Mike Johnson: "My overall offensive philosophy probably would be a balanced attack. I want to be able to run the ball effectively. And there are a number of ways to do that. You can run a power run game, a spread run game, where you have zone principles. I just believe in running the ball effectively. I believe in having a strong run-action passing game. Everything you run in the run game should have a pass-action that comes off of it. And a protection that is sound to protect the quarterback and give him the opportunity to make those throws.
You have to stretch the field horizontally as well as vertically. You have to make the defense defend the entire field. You have to have plays go a certain ways then misdirection. Reverses, screens, all those things to combat what a defense does to you.
That goes into the balanced attack - you want to run it, throw it and stretch the field both horizontally and vertically."

Joe Tresey: "I think the most important thing at our level is that players have to be able to play fast. That's my No. 1 deal. They have to play fast. You can be good fundamentally, you can be very good athletically. But if you don't - when the ball is snapped and you can't react and play fast in this scenario -your chances of success diminish.

I think the second thing is playing with great effort. Yeah, you got kids who are athletic and they can play fast, but is their motor going to run every down, every snap they're in there? We really want high-motor guys, high-energy guys, guys who play very urgent. We're trying to build that just running on and off the field. Ones, twos; ones, twos. That's a mindset. That creates an urgent mindset. Everything we try to do, we try to do with urgency because I believe you can condition your mind to become an urgent person, when you need to be.

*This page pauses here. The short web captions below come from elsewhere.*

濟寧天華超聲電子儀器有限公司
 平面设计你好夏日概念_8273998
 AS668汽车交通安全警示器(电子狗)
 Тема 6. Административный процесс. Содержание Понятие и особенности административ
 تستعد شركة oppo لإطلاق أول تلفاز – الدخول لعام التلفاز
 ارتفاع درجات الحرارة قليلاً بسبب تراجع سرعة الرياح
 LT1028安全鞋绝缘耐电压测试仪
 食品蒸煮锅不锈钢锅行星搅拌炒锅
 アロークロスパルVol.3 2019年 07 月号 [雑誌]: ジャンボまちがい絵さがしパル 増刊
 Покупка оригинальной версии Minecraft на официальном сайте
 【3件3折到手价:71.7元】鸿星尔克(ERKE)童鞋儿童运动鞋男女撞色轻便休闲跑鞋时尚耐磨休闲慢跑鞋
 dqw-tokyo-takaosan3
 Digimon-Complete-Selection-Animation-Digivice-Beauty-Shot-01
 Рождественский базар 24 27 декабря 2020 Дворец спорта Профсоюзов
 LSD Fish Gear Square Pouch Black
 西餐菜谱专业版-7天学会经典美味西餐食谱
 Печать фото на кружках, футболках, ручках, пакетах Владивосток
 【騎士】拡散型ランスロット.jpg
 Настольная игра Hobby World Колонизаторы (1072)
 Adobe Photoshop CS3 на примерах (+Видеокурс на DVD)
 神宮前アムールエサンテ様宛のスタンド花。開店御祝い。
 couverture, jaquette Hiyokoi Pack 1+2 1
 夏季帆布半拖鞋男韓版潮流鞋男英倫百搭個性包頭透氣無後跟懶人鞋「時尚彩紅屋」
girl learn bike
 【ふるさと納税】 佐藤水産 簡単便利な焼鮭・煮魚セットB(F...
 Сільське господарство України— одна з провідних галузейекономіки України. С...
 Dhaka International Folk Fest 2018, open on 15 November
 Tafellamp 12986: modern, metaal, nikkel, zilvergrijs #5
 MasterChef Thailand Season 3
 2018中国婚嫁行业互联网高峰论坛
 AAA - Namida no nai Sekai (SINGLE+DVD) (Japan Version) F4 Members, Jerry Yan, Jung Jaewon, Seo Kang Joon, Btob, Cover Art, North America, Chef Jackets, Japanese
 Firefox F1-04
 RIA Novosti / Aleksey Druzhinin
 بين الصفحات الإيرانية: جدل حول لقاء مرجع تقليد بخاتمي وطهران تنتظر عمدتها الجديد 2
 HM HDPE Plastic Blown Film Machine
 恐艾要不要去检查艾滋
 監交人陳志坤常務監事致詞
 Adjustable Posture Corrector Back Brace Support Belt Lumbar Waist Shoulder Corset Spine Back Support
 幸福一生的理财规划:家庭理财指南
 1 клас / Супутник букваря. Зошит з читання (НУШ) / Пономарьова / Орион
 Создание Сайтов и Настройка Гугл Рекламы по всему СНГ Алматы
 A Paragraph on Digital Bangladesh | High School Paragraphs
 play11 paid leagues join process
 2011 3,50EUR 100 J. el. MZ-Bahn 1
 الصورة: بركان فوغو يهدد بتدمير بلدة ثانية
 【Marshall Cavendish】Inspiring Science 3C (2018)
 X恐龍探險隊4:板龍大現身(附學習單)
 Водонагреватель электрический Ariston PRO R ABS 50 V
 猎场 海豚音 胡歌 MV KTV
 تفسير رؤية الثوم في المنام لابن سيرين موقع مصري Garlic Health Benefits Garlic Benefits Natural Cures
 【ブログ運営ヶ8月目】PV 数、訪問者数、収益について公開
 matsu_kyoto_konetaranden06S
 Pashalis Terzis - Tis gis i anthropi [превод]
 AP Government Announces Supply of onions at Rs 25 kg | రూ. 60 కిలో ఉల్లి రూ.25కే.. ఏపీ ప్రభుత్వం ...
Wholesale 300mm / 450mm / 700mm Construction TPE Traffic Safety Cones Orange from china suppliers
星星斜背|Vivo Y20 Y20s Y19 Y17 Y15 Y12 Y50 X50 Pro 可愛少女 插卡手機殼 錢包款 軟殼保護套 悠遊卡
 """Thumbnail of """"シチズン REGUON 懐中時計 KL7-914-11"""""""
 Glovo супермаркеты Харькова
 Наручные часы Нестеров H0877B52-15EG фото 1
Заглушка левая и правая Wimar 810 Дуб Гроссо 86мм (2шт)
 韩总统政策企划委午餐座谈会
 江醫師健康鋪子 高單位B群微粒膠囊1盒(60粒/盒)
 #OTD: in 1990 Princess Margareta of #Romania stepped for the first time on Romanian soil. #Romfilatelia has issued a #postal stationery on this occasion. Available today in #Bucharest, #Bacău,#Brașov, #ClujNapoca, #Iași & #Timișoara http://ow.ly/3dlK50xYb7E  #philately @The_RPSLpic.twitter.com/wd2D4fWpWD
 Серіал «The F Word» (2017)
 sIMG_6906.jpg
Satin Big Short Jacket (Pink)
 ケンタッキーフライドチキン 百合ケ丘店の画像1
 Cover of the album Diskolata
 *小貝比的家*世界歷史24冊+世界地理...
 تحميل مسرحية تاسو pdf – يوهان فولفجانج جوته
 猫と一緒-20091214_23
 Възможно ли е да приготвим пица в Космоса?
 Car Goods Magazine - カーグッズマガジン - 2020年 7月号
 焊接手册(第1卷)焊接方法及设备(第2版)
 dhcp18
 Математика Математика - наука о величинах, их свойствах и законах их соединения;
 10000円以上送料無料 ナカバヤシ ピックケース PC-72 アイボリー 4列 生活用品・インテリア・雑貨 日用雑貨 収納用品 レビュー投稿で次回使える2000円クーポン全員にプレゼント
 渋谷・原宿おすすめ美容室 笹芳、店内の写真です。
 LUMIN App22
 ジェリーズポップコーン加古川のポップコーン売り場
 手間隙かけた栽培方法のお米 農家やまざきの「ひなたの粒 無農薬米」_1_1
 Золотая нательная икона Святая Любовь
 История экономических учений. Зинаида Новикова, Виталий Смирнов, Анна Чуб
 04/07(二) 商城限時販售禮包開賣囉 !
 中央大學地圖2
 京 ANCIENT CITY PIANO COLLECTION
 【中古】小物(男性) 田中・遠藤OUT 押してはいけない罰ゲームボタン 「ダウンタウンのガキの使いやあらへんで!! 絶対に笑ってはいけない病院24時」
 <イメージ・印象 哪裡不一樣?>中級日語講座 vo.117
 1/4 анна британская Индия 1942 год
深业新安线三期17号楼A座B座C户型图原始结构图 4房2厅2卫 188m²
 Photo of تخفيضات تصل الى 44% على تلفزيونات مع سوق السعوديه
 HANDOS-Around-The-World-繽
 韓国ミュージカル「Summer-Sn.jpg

So I think playing fast, playing with great effort is extremely important. I think communication is huge. You notice I haven't even talked scheme or tackling or fundamentals. I'd say communication is huge. If the right hand doesn't know what the left is doing, and they're not on the same page, that's when people get out of gaps, people blow assignments. Communication is huge. We're trying to get our guys to understand that.
Just up front, when you're running a game between one another, there's got to be communication. When you're running a stunt, there's got to be communication between the linebacker and the guy up front, because gaps are changing, their gap is changing. We're a gap-oriented defense. In the secondary, just reminding the corners, cloud fours, the safety talking to the corner, the corner talking to the safety. I think when you're able to articulate your responsibility, not only does it help the person next to you, but it reinforces what your responsibility is. That's really important.

And then, from a fundamental aspect, being able to meet and beat blocks. Being able to come to balance in space. Those are all very dear to my heart."